** MATERIAL TO PROCESS follows **

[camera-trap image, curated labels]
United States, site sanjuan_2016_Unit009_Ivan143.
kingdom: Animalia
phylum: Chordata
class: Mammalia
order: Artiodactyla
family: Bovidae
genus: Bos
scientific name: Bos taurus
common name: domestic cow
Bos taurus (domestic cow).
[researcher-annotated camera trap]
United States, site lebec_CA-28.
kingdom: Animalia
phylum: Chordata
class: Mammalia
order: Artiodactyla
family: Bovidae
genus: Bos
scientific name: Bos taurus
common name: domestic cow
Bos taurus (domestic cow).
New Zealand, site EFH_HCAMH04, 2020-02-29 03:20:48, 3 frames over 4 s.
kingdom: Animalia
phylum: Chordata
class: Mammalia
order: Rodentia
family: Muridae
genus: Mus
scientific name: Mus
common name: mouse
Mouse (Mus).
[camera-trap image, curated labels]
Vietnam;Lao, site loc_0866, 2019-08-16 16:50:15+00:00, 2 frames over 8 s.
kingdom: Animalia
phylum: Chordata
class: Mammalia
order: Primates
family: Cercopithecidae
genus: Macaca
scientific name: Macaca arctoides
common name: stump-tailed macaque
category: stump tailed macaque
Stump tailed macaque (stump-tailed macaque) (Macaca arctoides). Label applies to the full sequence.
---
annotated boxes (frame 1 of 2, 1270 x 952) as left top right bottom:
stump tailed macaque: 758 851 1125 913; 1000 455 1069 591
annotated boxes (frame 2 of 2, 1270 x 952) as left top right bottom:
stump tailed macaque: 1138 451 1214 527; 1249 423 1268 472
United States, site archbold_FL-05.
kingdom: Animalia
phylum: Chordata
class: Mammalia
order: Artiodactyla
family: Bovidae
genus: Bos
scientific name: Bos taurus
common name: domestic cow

** End of MATERIAL TO PROCESS **

- **THE PROBLEM**
Write out every record again, exactly as it was written.

- **ANSWER AREA**
[camera-trap image, curated labels]
United States, site sanjuan_2016_Unit009_Ivan143.
kingdom: Animalia
phylum: Chordata
class: Mammalia
order: Artiodactyla
family: Bovidae
genus: Bos
scientific name: Bos taurus
common name: domestic cow
Bos taurus (domestic cow).
[researcher-annotated camera trap]
United States, site lebec_CA-28.
kingdom: Animalia
phylum: Chordata
class: Mammalia
order: Artiodactyla
family: Bovidae
genus: Bos
scientific name: Bos taurus
common name: domestic cow
Bos taurus (domestic cow).
New Zealand, site EFH_HCAMH04, 2020-02-29 03:20:48, 3 frames over 4 s.
kingdom: Animalia
phylum: Chordata
class: Mammalia
order: Rodentia
family: Muridae
genus: Mus
scientific name: Mus
common name: mouse
Mouse (Mus).
[camera-trap image, curated labels]
Vietnam;Lao, site loc_0866, 2019-08-16 16:50:15+00:00, 2 frames over 8 s.
kingdom: Animalia
phylum: Chordata
class: Mammalia
order: Primates
family: Cercopithecidae
genus: Macaca
scientific name: Macaca arctoides
common name: stump-tailed macaque
category: stump tailed macaque
Stump tailed macaque (stump-tailed macaque) (Macaca arctoides). Label applies to the full sequence.
---
annotated boxes (frame 1 of 2, 1270 x 952) as left top right bottom:
stump tailed macaque: 758 851 1125 913; 1000 455 1069 591
annotated boxes (frame 2 of 2, 1270 x 952) as left top right bottom:
stump tailed macaque: 1138 451 1214 527; 1249 423 1268 472
United States, site archbold_FL-05.
kingdom: Animalia
phylum: Chordata
class: Mammalia
order: Artiodactyla
family: Bovidae
genus: Bos
scientific name: Bos taurus
common name: domestic cow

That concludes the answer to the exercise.